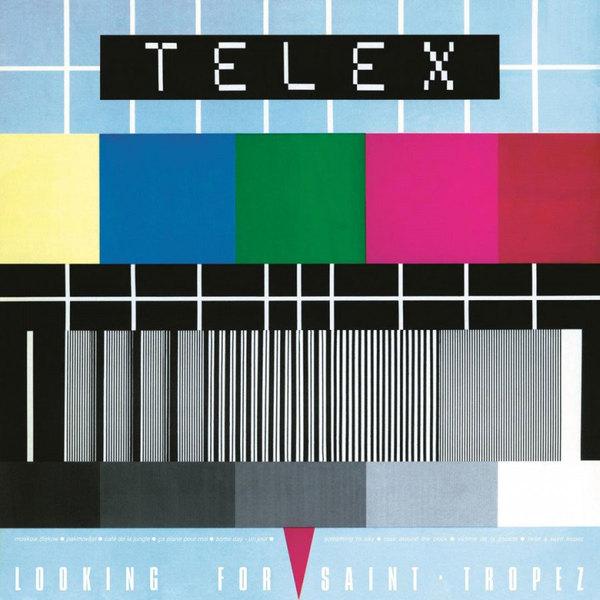TELEX - Looking For Saint-tropez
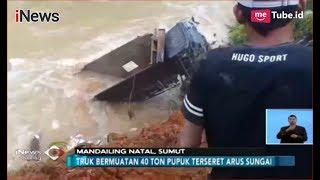 Video [Video Amatir] Truk Bermuatan Pupuk Masuk Jurang di Mandailing Natal - iNews Siang 11/11 MP3, 3GP, MP4, WEBM, AVI, FLV November 2018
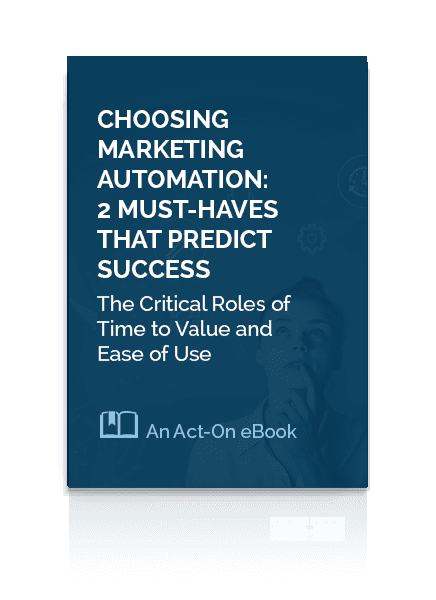 Act-On eBook Choosing Marketing Automation: 2 Must-Haves that Predict Success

- - -

Problem to work on
Pictures must be left out. Return verbatim only the lines from the line with "Video [Video Amatir]" through the final line of the material above, including both ends.

Answer for the task
 Video [Video Amatir] Truk Bermuatan Pupuk Masuk Jurang di Mandailing Natal - iNews Siang 11/11 MP3, 3GP, MP4, WEBM, AVI, FLV November 2018
 Act-On eBook Choosing Marketing Automation: 2 Must-Haves that Predict Success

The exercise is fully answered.